Required work: Can you render the material below as a Markdown table with a "No." column for the row number and a "Text" column for the line, skipping blank lines? Leave the pictures out.

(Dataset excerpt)

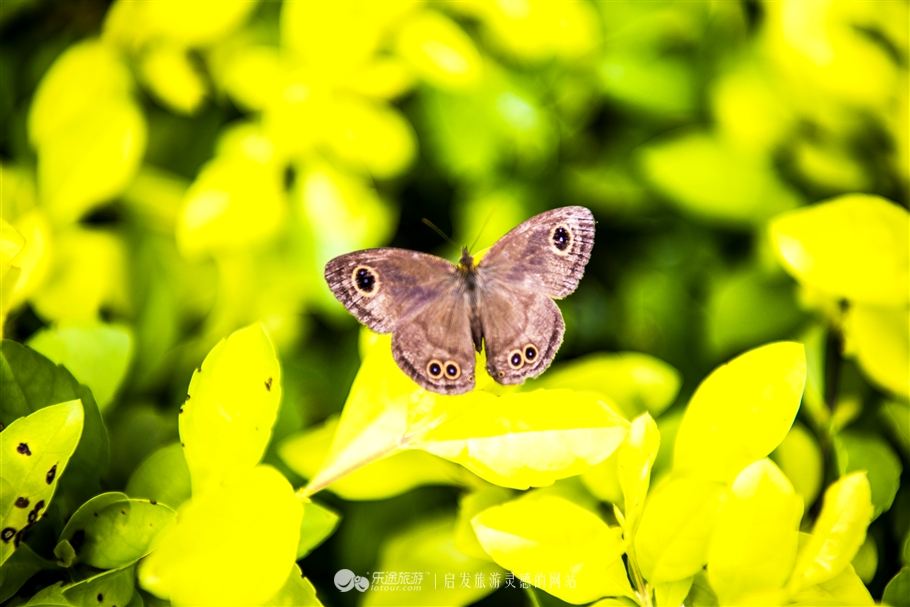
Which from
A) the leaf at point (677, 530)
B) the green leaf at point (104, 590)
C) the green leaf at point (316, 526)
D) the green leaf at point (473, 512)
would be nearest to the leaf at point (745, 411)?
the leaf at point (677, 530)

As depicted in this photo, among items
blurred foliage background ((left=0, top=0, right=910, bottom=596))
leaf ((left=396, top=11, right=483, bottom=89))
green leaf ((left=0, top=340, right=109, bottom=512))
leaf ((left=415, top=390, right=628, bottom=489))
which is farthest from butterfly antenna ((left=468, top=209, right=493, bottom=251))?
green leaf ((left=0, top=340, right=109, bottom=512))

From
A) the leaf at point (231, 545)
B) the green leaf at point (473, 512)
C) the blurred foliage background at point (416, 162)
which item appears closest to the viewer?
the leaf at point (231, 545)

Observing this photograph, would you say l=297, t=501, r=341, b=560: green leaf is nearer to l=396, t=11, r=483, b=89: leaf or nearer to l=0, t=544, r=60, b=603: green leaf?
l=0, t=544, r=60, b=603: green leaf

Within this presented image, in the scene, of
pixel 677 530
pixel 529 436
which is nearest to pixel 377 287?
pixel 529 436

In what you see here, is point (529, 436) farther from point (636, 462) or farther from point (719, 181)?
point (719, 181)

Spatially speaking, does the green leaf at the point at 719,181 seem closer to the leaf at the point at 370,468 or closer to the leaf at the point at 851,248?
the leaf at the point at 851,248
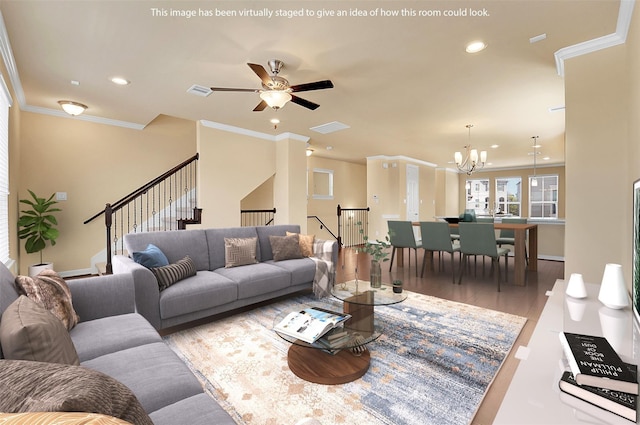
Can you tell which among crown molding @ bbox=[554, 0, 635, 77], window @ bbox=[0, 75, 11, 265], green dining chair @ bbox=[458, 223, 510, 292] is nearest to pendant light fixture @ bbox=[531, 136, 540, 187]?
green dining chair @ bbox=[458, 223, 510, 292]

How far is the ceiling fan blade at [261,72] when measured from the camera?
2.50m

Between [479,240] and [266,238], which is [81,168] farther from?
[479,240]

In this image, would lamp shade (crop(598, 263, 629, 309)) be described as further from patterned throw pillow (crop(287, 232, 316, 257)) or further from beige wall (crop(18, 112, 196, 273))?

Written answer:
| No. | Text |
|---|---|
| 1 | Which from |
| 2 | A) the leaf at point (677, 530) |
| 3 | B) the green leaf at point (104, 590) |
| 4 | C) the green leaf at point (316, 526) |
| 5 | D) the green leaf at point (473, 512) |
| 6 | would be nearest to the leaf at point (745, 411)? |
| 7 | the leaf at point (677, 530) |
| 8 | As depicted in this photo, among items |
| 9 | blurred foliage background ((left=0, top=0, right=910, bottom=596)) |
| 10 | leaf ((left=396, top=11, right=483, bottom=89)) |
| 11 | green leaf ((left=0, top=340, right=109, bottom=512)) |
| 12 | leaf ((left=415, top=390, right=628, bottom=489)) |
| 13 | which is farthest from butterfly antenna ((left=468, top=209, right=493, bottom=251))? |
| 14 | green leaf ((left=0, top=340, right=109, bottom=512)) |
| 15 | From |
| 16 | A) the leaf at point (231, 545) |
| 17 | B) the green leaf at point (473, 512) |
| 18 | C) the blurred foliage background at point (416, 162) |
| 19 | which item appears closest to the viewer? |
| 20 | the leaf at point (231, 545) |
| 21 | Observing this photograph, would you say l=297, t=501, r=341, b=560: green leaf is nearer to l=396, t=11, r=483, b=89: leaf or nearer to l=0, t=544, r=60, b=603: green leaf? |
| 22 | l=0, t=544, r=60, b=603: green leaf |
| 23 | Within this presented image, in the scene, of |
| 24 | pixel 677 530 |
| 25 | pixel 529 436 |
| 26 | which is nearest to pixel 377 287? |
| 27 | pixel 529 436 |
| 28 | In what you see here, is point (529, 436) farther from point (636, 462) or farther from point (719, 181)? |
| 29 | point (719, 181) |
| 30 | Spatially speaking, does the green leaf at the point at 719,181 seem closer to the leaf at the point at 370,468 or closer to the leaf at the point at 851,248? |
| 31 | the leaf at the point at 851,248 |
| 32 | Can you tell which among crown molding @ bbox=[554, 0, 635, 77], window @ bbox=[0, 75, 11, 265], green dining chair @ bbox=[458, 223, 510, 292] is nearest to pendant light fixture @ bbox=[531, 136, 540, 187]? |
| 33 | green dining chair @ bbox=[458, 223, 510, 292] |
| 34 | How far is the ceiling fan blade at [261,72] when measured from the camera? |
| 35 | 2.50m |
| 36 | Between [479,240] and [266,238], which is [81,168] farther from? |
| 37 | [479,240] |
| 38 | In this image, would lamp shade (crop(598, 263, 629, 309)) be described as further from patterned throw pillow (crop(287, 232, 316, 257)) or further from beige wall (crop(18, 112, 196, 273))? |